- EXTRACTO DE PÁGINA
((

Águeda Lozano y el origen de lo abstracto
José Ángel Leyva
Soy Águeda Lozano Schmitt, pintora y escultora, originaria de Cuauhtémoc, Chihuahua. Radiqué en Francia durante cuarenta y ocho años y decidí volver a mi país a raíz de la invitación que me hiciera María Cristina García Cepeda, entonces secretaria de cultura, para hacer una magna exposición en el Palacio Nacional de Bellas Artes en 2017. Regresé, sin nostalgia de Europa, pero con mucha gratitud a Francia y a París por abrirme sus puertas y otorgarme la medalla Haute Assemblé por mi contribución a su cultura y permitirme plantar mi escultura Tierra de México en tierra de Francia en el barrio 16 de París. Estoy convencida de que el saber y el pensamiento no tienen sexo. Como suelen decir los franceses, viva la diferencia, cada uno con lo que traiga en las tripas.
Lo que he hecho ha sido como Águeda Lozano, de Cuauhtémoc, hija de Felipe Lozano y Else Schmitt. Mi padre tenía una fábrica de estructuras metálicas y un huerto de manzanas, mi madre una tienda de ropa. Criaron a diez hijos y a todos nos obligaron a trabajar en diferentes tareas: plantar árboles, descargar camiones de materiales, cocinar, pintar estructuras metálicas y cuidar animales. No hicieron distinciones entre hombres y mujeres, todos parejito. Cuando las hijas mayores manifestaron su deseo de tener una formación académica y profesional de mayor alcance, decidieron mandarnos a estudiar a Monterrey. Viví en Cuauhtémoc hasta los dieciséis años de edad, pero nunca dejé de pensar que ese era el universo de mi infancia, mis paisajes afectivos, el recuerdo aromático de caldos de tuétano y elote.

))

- ENTRADAS MOSTRADAS

((

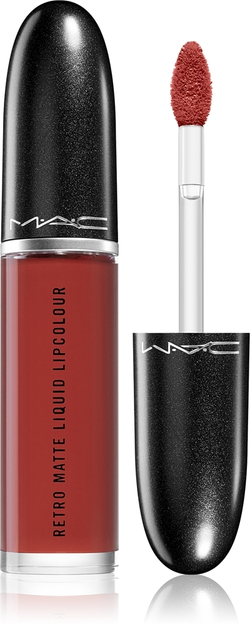 MAC Cosmetics Chili's Crew Retro Matte Liquid Lipcolour - жидкая матовая помада, 5 ml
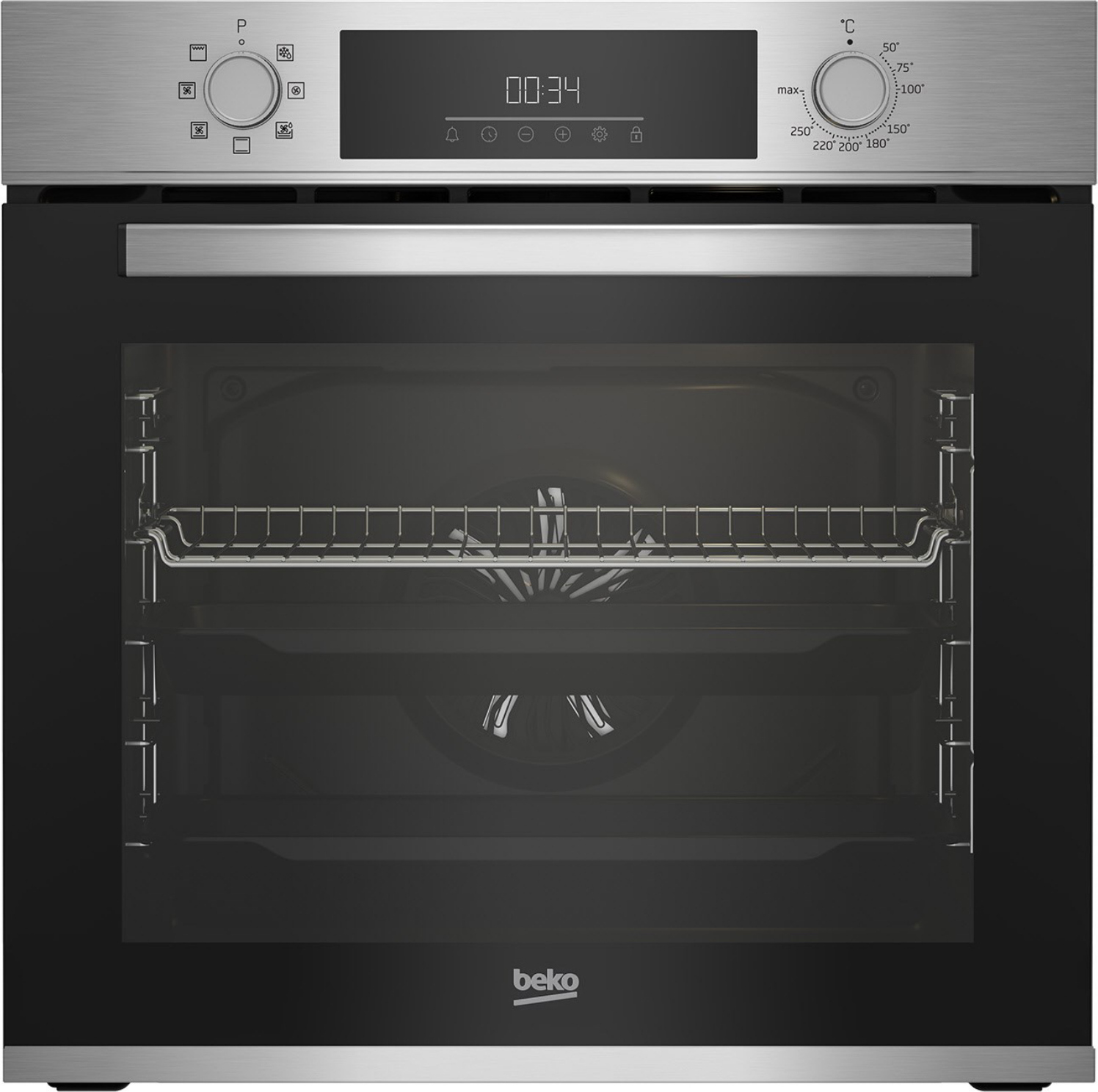 BEKO BBIM12300X Einbau Backofen Einbaubackofen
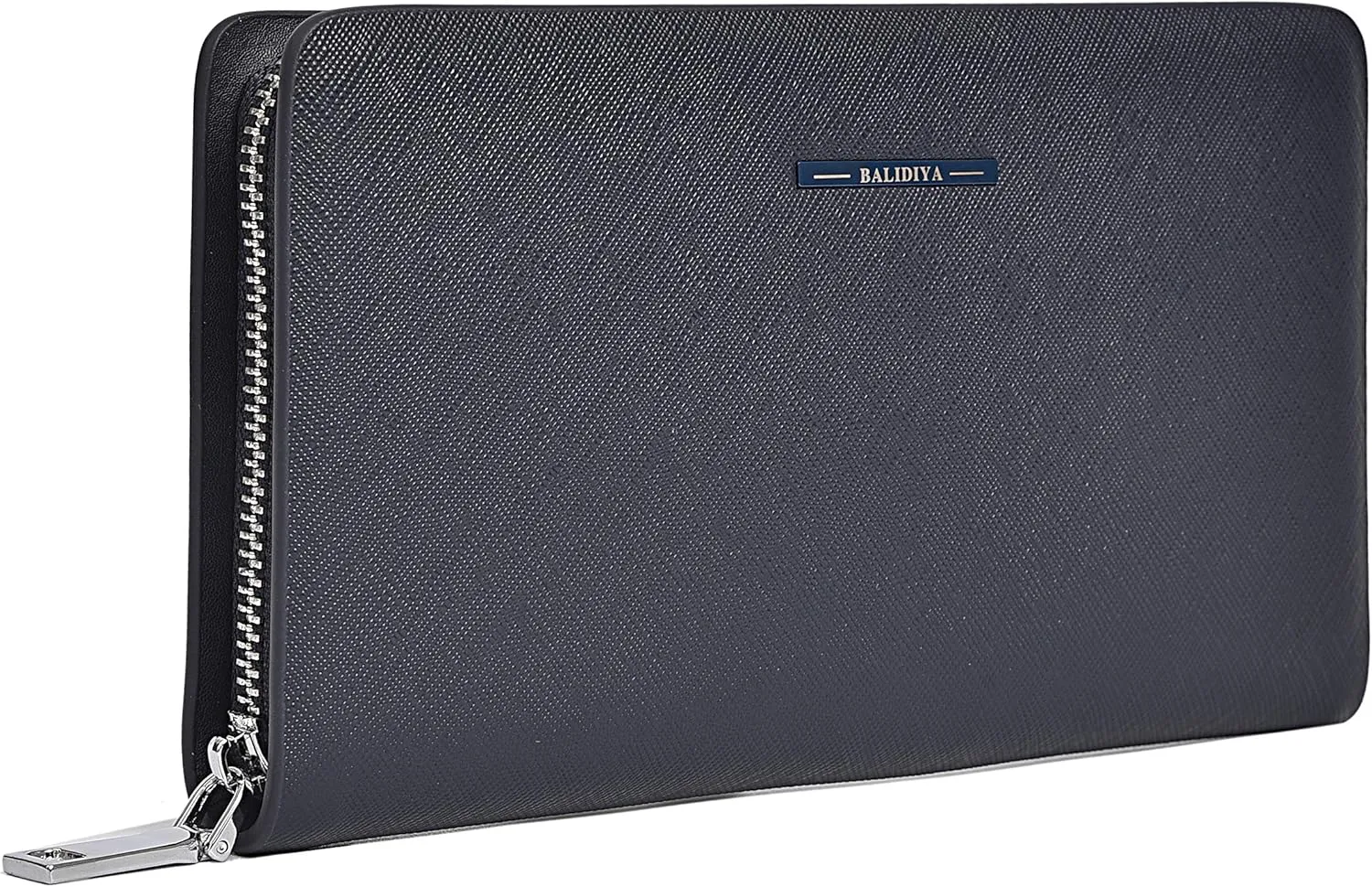 Men Clutch Bag Genuine Leather Wallet Long Purse Business Card Holder Case…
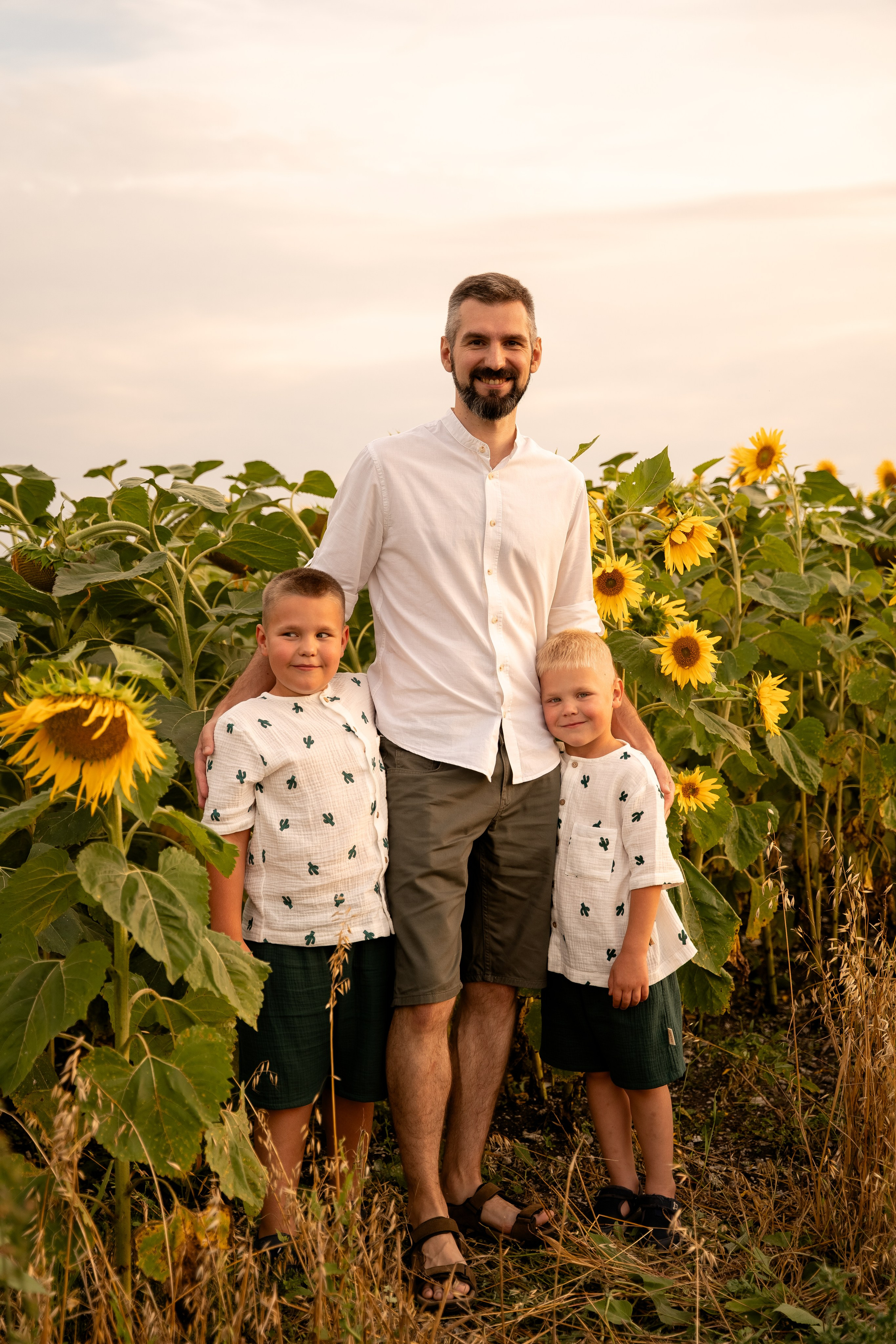 Семья Исиченко. Фотограф в Ульяновске Александра Григоровских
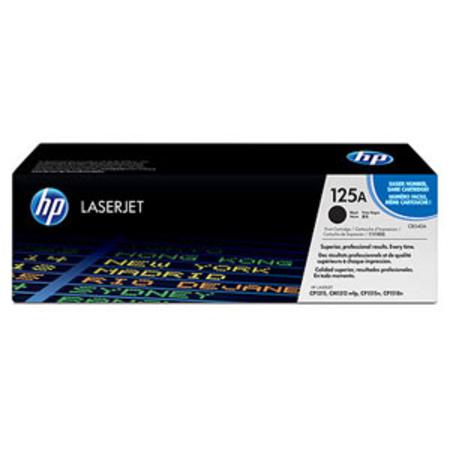 Hp Black 125A Original Toner Cartridge (Cb540a)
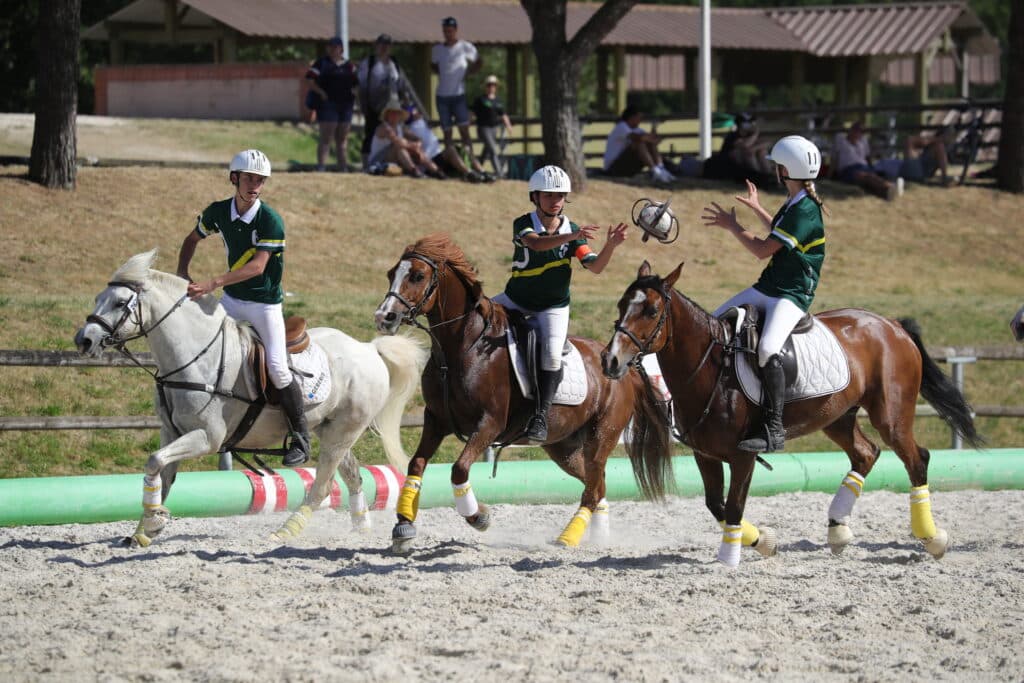 Horse-ball au Grand Tournoi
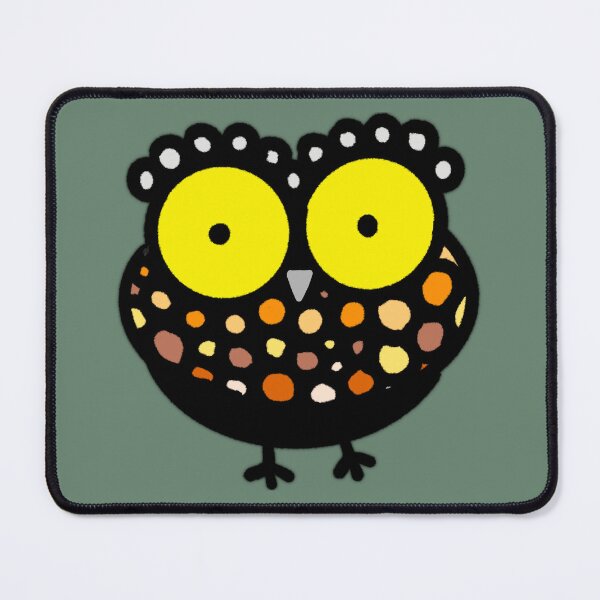 Item preview, Cute Fall Owl designed and sold by Wasted Potential ink.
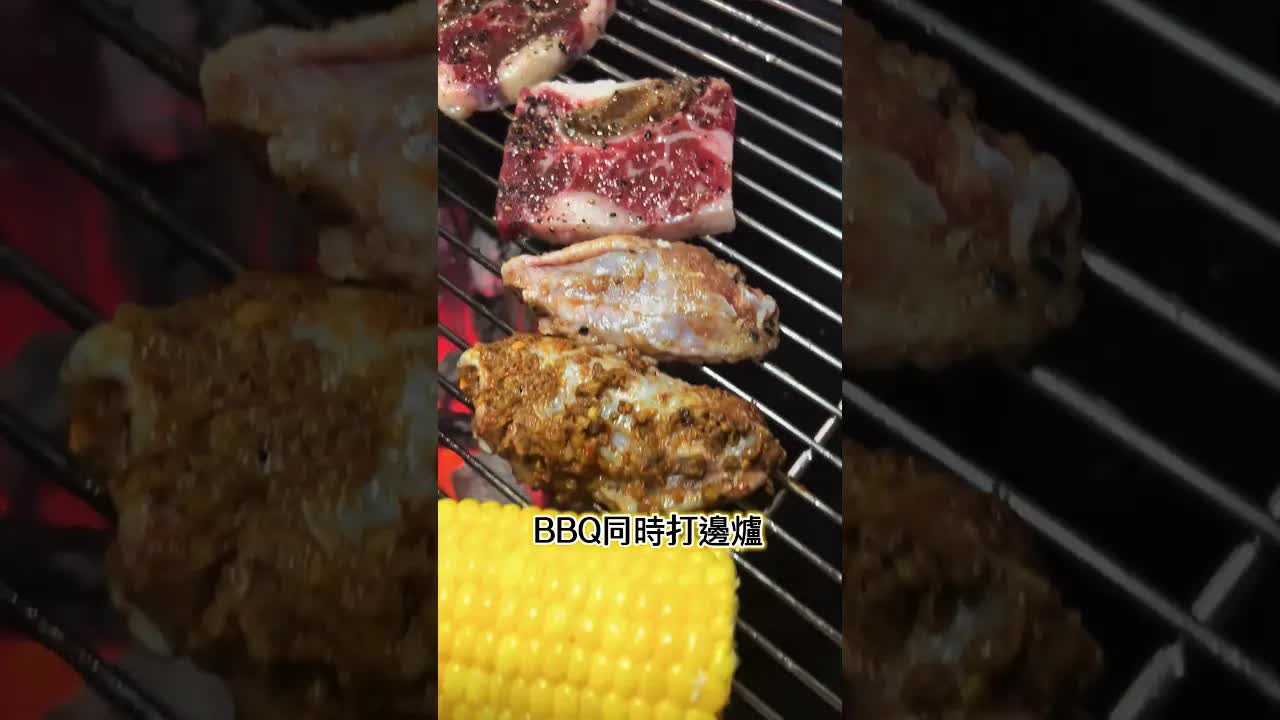 4小時無限任食BBQ火鍋推介
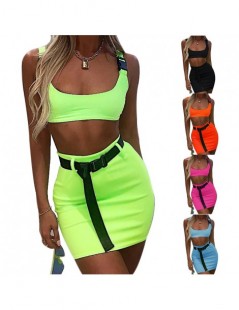 Women's Sets 2019 Summer New Women Sets 2 PCS Tracksuit Fashion Autumn Sport Suit Women Sexy Clothing Ladies Vest Crop Top Sh...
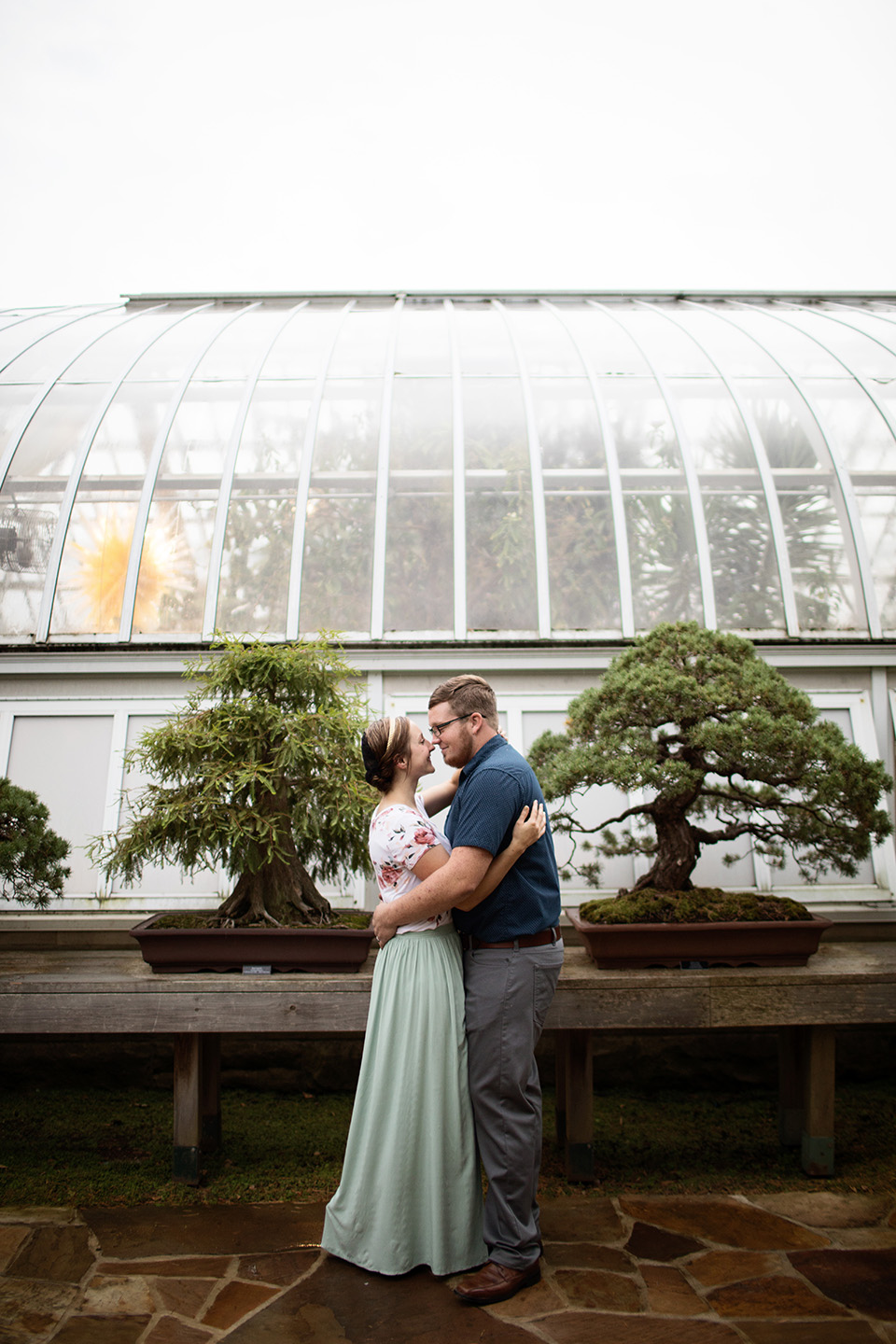 PHIPPS CONSERVATORY ENGAGEMENT PHOTO SESSION-PITTSBURGH, PA-LORENE+DUANE- 08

))

- PREGUNTAS DE COMPRENSIÓN
A - Responde, según el texto sobre Águeda Lozano, estas preguntas:
(i) ¿Durante cuántos años radicó en Francia?
(ii) ¿En qué barrio de París se plantó su escultura Tierra de México?
(iii) ¿Qué negocio tenía su madre?
B - Enumera todas las tareas que, según el texto sobre Águeda Lozano, los padres obligaron a hacer a sus hijos.
C - Prosigue el texto sobre Águeda Lozano a partir de su última oración.

- RESPUESTAS DADAS
A -
(i) Cuarenta y ocho años.
(ii) En el barrio 16 de París.
(iii) Una tienda de ropa.

B -
- Plantar árboles
- Descargar camiones de materiales
- Cocinar
- Pintar estructuras metálicas
- Cuidar animales

C -
Un salto regio
Aunque Monterrey no era la gran capital, tenía la infraestructura educativa e industrial que no poseía ninguna ciudad del norte del país. De mi generación recuerdo a Guillermo Ceniceros, Esther González, Pablo Flores, Gerardo Cantú, Marco Cuéllar. Con quien tuve más relación e interlocución fue con Pablo Flores, quien ya andaba incursionando en otros lenguajes, fuera del figurativismo. En esa época yo estaba muy concentrada en mi formación técnica, cuya base era el dibujo. Para mí el dibujo ha sido el sistema rector de mi trabajo. Trazo una línea y esa es la que determina el camino que van a tomar mis siguientes acciones, no sólo gráficas sino plásticas, escultóricas.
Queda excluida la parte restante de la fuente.